200m year old 'hairy microbe' trapped inside leech cocoon found in Antarctica
A 200 million-year-old hairy microbe has been discovered trapped inside a prehistoric cocoon of a leech in Antarctica.
The discovery of the primitive "ciliate" on Antarctica is extremely rare as most of them are soft-bodied and dissolve after their death.
The microbe was trapped in the cocoon, recovered by scientists from an exposure of rock on 10,000ft high Timber Peak in the Eisenhower Range of mountains to the east of Earth's southernmost continent, the Daily Mail reported.
These microbes are part of a large group of micro-organisms called Ciliophora - common in water, and comprise over 8,000 species, the report said.
Evolutionary biologist Dr Thomas Taylor, of Kansas University, said the microbe added a small piece to the jigsaw of the evolution of life on earth.
The microbe looks like a teardrop and its horseshoe-shaped main body is still discernible under the microscope, the report added.
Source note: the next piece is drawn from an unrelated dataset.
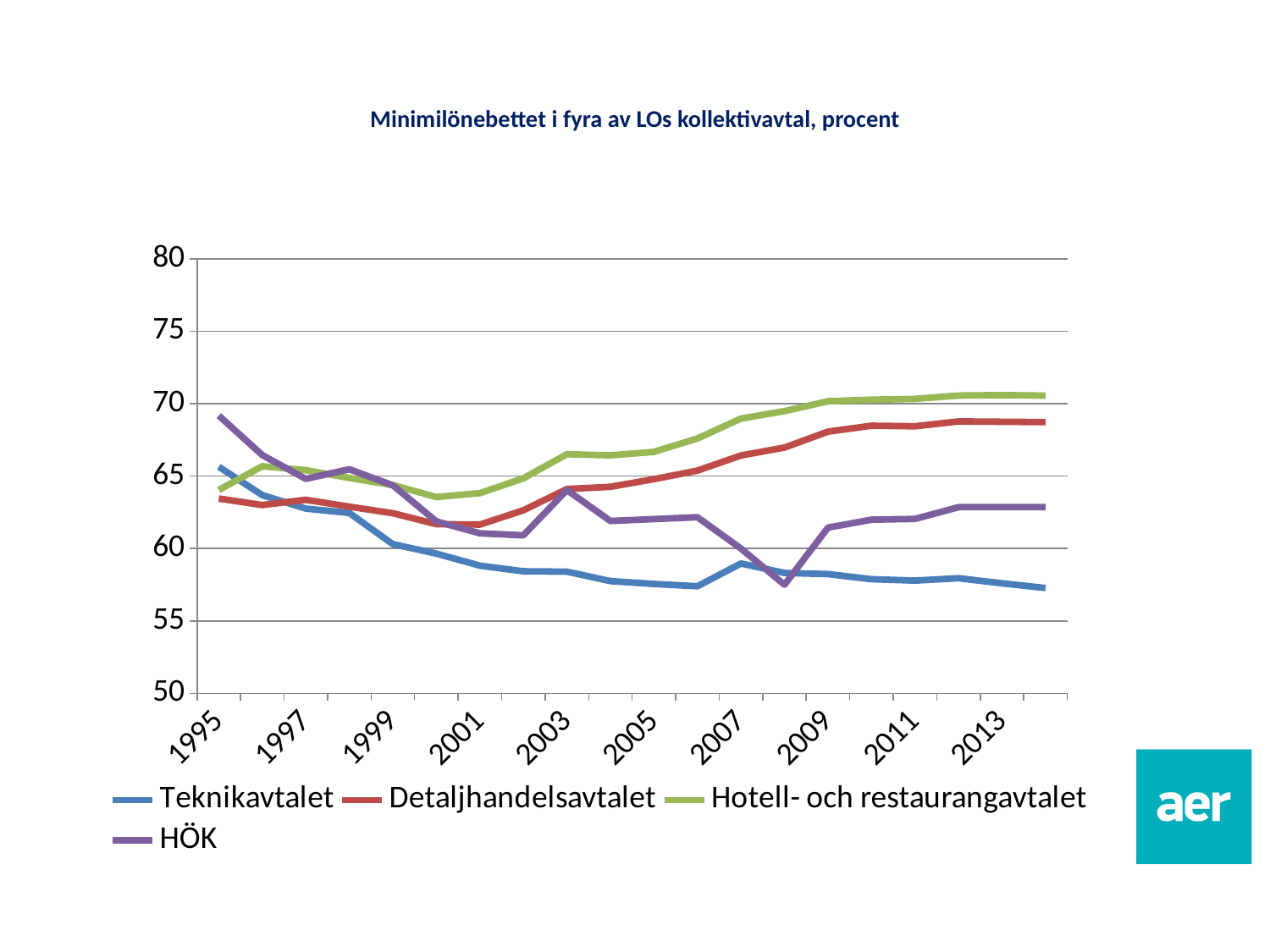
Which series has the highest value in 2013? Hotell- och restaurangavtalet Is the value for HÖK in 1995 greater or less than 65? greater Is the value for Detaljhandelsavtalet in 2001 greater or less than 65? less Which series is drawn in green? Hotell- och restaurangavtalet What is the title of the chart? Minimilönebettet i fyra av LOs kollektivavtal, procent How many series does the legend list? 4 In 2009, which is larger: Detaljhandelsavtalet or HÖK? Detaljhandelsavtalet Is the value for Hotell- och restaurangavtalet in 2013 greater or less than 70? greater What kind of chart is shown on the slide? line chart Does the Teknikavtalet line rise or fall from 1995 to 2013? fall Which series has the lowest value in 2013? Teknikavtalet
He said that it seemed that the Vorticella-like organism must have anchored itself to a freshly deposited cocoon in a flood basin and become trapped in the solidifying wall.
He added that the find also highlighted the "potential of clitellate (worm) cocoons as microscopic 'conservation traps' comparable to amber."
The findings have been published in Proceedings of the National Academy of Sciences.